Quelle cohérence à l’arrivée, et comment éviter que la quête de consensus et la lente discussion démocratique n’écrasent la politique sociale, économique et environnementale ? « Il y a avait un appel sur des valeurs communes à signer pour s’engager dans cette campagne, je suis un écolo et le programme est sans ambiguïté là-dessus, insiste Charles Fournier. Il faut cependant convaincre que ce n’est pas un attelage de façade à gauche. L’union annoncée comme par miracle, ça ne marche pas, c’est la politique des années 80. »

Dans une élection très favorable au sortant, surtout vu le contexte sanitaire, la possibilité d’une alliance avec la liste PS au deuxième tour est d’ailleurs déjà discutée, à condition que la place des citoyens sur la liste s’impose comme une « ligne rouge ». « Il y a une réorientation de fond à mener sur le plan écologique à la région que le PS ne veut pas forcément porter, regrette de son côté Karin Fischer. Mais si on est derrière au premier tour, nous agirons en conséquence, pas question de laisser la région à la droite. »

Une droite elle-même divisée : le ministre chargé des relations avec le Parlement, Marc Fesneau (Modem), se présente comme candidat pour la majorité, mais peine à constituer sa liste ; Nicolas Forissier embarque pour Les Républicains en compagnie de l’UDI et des centristes ; et le tout jeune Aleksandar Nikolic avance sous les couleurs du Rassemblement national.

La région n’est d’ailleurs pas à l’abri d’une bascule vers l’extrême droite : en 2015, le Front national était au premier tour au coude à coude avec la droite, et à cinq petits points de la liste socialiste, partie avec EELV cette fois-là. Le parti frontiste y a remporté les européennes de 2018.

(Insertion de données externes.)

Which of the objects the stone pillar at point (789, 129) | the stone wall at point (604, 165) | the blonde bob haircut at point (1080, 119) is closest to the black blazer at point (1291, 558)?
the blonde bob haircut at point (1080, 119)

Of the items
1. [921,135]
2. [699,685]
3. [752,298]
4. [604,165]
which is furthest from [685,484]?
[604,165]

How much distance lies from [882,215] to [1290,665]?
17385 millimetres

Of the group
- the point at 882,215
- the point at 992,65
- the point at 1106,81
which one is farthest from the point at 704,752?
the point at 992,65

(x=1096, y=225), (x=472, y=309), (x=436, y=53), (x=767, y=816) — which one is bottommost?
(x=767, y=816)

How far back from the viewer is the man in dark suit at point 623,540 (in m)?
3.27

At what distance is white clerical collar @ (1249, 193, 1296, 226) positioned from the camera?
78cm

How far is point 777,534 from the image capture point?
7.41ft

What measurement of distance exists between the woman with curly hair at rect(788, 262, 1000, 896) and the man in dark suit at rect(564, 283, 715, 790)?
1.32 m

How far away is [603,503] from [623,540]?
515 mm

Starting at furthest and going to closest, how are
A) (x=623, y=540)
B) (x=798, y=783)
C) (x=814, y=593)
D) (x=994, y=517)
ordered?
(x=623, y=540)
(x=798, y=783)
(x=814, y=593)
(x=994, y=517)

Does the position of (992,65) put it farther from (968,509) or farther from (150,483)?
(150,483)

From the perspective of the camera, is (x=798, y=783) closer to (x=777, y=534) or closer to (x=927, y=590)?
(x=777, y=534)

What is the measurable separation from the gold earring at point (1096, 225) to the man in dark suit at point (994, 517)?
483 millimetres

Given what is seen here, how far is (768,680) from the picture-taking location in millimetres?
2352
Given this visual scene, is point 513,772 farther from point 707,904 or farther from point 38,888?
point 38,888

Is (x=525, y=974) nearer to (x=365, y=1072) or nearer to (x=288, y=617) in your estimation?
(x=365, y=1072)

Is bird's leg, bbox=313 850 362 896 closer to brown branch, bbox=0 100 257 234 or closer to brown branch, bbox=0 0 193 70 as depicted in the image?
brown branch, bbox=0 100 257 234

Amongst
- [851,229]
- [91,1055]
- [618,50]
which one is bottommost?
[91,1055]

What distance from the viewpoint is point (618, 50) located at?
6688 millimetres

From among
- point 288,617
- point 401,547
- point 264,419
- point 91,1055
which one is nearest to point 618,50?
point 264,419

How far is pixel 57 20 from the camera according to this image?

Dans cette région rurale modelée au doigt mouillé à l’occasion de la réforme de 2016 et à la sociologie électorale plutôt défavorable, « notre cible, ce doit être les abstentionnistes de gauche », martèlent donc les petites mains de la campagne d’« Un nouveau souffle ». Lors de la dernière marche pour le climat, le 9 mai dernier, le cortège où étaient présents de nombreux candidats de la liste s’est élancé, fait inhabituel, non pas de la bourgeoise préfecture du Loir-et-Cher, mais des quartiers nord de Blois. « Des quartiers populaires, il était temps », glisse Reda Belkadi.